Durant le Ramadan, cette charge prend une dimension particulière. Chaque soir, il faut cuisiner pour l’iftar, le repas de rupture du jeûne, et veiller à ce que tous puissent manger correctement avant de reprendre le jeûne le lendemain. Ce travail, répétitif et exigeant, est réalisé alors même que celle qui cuisine observe elle aussi le jeûne.
Dans ce contexte, le "tuz hakkı" apparaît comme une forme de reconnaissance, souvent discrète, mais significative.
Le sel, symbole de lien et de reconnaissance
Le recours au sel dans cette expression n’est pas anodin. Dans de nombreuses cultures, le sel occupe une place centrale. Il est un ingrédient commun, indispensable à la préparation des repas, mais aussi un symbole de partage.
Dans cette perspective, le sel représente ce qui est essentiel mais discret. On oublie souvent sa présence, mais jamais son absence.
Appliquée au travail domestique, cette symbolique prend tout son sens. Préparer les repas, surtout durant le Ramadan, demande un investissement constant qui permet à toute la famille de se réunir et de vivre pleinement cette période.
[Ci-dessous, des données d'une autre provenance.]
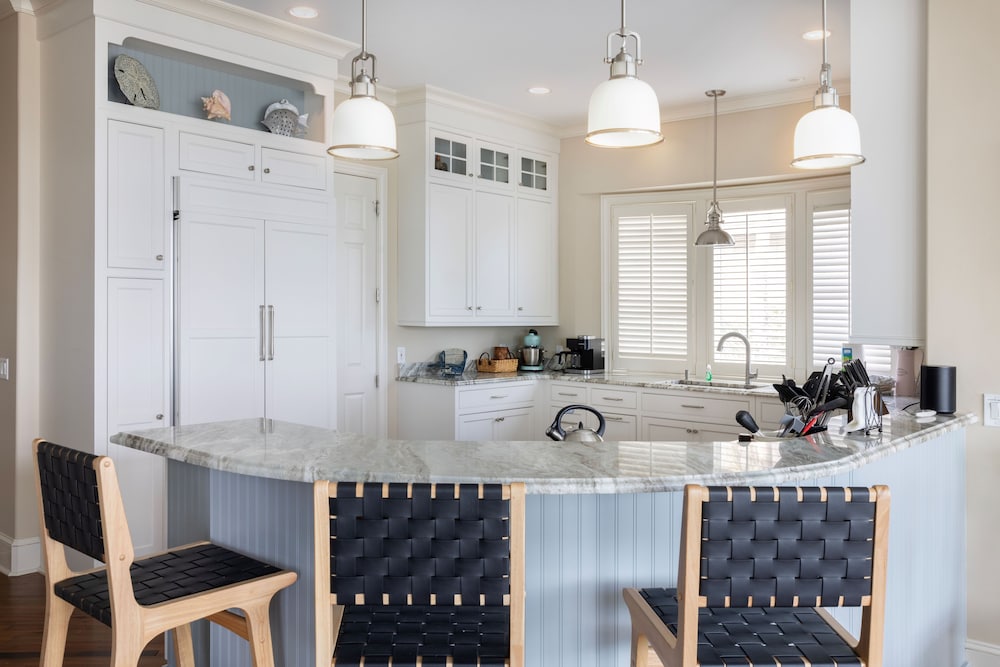 Luxury, Stunning 6 Bedroom Home with Saltwater Pool on the Beach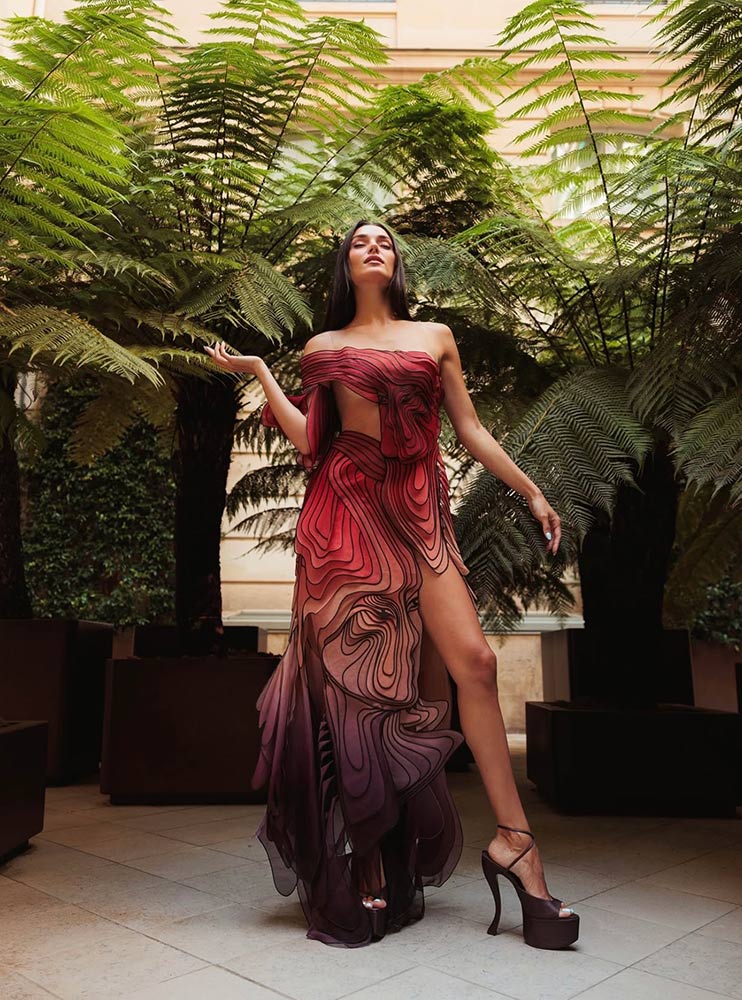 Hande Erçel, Paris Haute Couture Moda Haftası’nda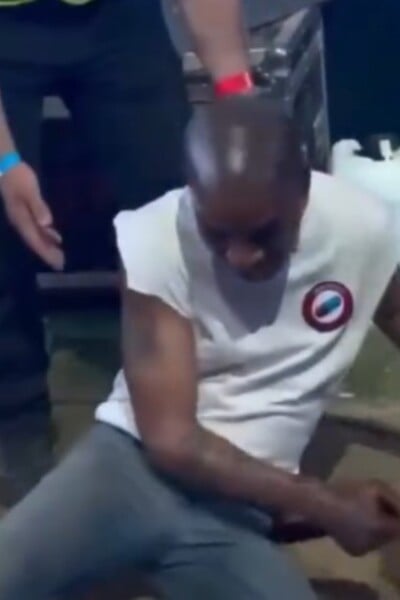 VIDEO: Kid Cudi si pri skoku z pódia na Coachelle zlomil nohu. Toto sa stane, keď si 40-ročný muž myslí, že ma stále 26, žartuje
Du Maghreb à l’héritage ottoman, cette tradition met en lumière une réalité partagée : celle d’un effort fondamental, reconnu à travers des gestes symboliques.
Aujourd’hui, cette pratique continue d’exister sous différentes formes, notamment à travers des contenus relayés sur les réseaux sociaux. Ces publications contribuent à remettre en lumière une tradition ancienne, tout en ouvrant une réflexion contemporaine sur le rappel et la reconnaissance du travail domestique.